Stated problem - Transcribe the following material verbatim, reproducing every line in full without any alteration.

━━━━━ Provided records ━━━━━

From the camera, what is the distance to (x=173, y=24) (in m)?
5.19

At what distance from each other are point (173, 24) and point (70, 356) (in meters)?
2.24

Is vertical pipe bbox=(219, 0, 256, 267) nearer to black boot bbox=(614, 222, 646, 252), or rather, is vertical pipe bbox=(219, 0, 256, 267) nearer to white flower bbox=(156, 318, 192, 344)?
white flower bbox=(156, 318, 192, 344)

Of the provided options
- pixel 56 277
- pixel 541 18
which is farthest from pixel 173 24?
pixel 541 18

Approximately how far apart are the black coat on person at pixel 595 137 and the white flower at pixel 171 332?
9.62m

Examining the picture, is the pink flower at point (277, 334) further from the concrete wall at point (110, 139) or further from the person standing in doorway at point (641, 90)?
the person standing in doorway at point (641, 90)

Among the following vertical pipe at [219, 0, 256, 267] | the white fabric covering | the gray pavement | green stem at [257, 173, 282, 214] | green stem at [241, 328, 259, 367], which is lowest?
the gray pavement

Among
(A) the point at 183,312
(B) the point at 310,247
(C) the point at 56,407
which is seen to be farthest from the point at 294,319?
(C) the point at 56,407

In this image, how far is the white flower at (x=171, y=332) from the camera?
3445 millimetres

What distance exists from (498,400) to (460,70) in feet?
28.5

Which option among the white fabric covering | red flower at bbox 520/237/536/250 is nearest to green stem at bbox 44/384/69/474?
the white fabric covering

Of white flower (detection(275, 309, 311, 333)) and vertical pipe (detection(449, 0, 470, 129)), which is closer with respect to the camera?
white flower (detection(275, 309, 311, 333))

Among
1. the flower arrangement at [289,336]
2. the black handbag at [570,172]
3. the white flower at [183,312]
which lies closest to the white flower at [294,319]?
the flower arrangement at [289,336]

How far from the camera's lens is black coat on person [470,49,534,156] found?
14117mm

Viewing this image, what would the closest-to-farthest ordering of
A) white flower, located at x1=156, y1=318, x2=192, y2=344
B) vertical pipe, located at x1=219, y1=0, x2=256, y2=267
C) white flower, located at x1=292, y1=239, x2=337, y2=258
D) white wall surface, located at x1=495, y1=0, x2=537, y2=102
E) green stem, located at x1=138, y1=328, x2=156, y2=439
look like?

━━━━━

Exercise solution -
From the camera, what is the distance to (x=173, y=24) (in m)?
5.19

At what distance from each other are point (173, 24) and point (70, 356) (in meters)?
2.24

Is vertical pipe bbox=(219, 0, 256, 267) nearer to black boot bbox=(614, 222, 646, 252), or rather, is vertical pipe bbox=(219, 0, 256, 267) nearer to white flower bbox=(156, 318, 192, 344)?
white flower bbox=(156, 318, 192, 344)

Of the provided options
- pixel 56 277
- pixel 541 18
which is farthest from pixel 173 24?
pixel 541 18

Approximately how far apart are the black coat on person at pixel 595 137 and the white flower at pixel 171 332?
9.62m

Examining the picture, is the pink flower at point (277, 334) further from the concrete wall at point (110, 139) or further from the person standing in doorway at point (641, 90)?
the person standing in doorway at point (641, 90)

Among the following vertical pipe at [219, 0, 256, 267] | the white fabric covering | the gray pavement | green stem at [257, 173, 282, 214] | green stem at [241, 328, 259, 367], which is lowest?
the gray pavement

Among
(A) the point at 183,312
(B) the point at 310,247
(C) the point at 56,407
which is seen to be farthest from the point at 294,319?
(C) the point at 56,407

In this image, how far is the white flower at (x=171, y=332) from the camera?
3445 millimetres

What distance exists from (498,400) to (460,70) in feet?
28.5

Which option among the white fabric covering | red flower at bbox 520/237/536/250 is nearest to green stem at bbox 44/384/69/474?
the white fabric covering

Of white flower (detection(275, 309, 311, 333)) and vertical pipe (detection(449, 0, 470, 129)), which is closer with respect to the camera?
white flower (detection(275, 309, 311, 333))

Among
1. the flower arrangement at [289,336]
2. the black handbag at [570,172]
3. the white flower at [183,312]
which lies closest to the white flower at [294,319]?
the flower arrangement at [289,336]

How far from the camera's lens is black coat on person [470,49,534,156] found?
14117mm

Viewing this image, what would the closest-to-farthest ordering of
A) white flower, located at x1=156, y1=318, x2=192, y2=344
B) vertical pipe, located at x1=219, y1=0, x2=256, y2=267
C) white flower, located at x1=292, y1=239, x2=337, y2=258
D) white wall surface, located at x1=495, y1=0, x2=537, y2=102
E) green stem, located at x1=138, y1=328, x2=156, y2=439
look like?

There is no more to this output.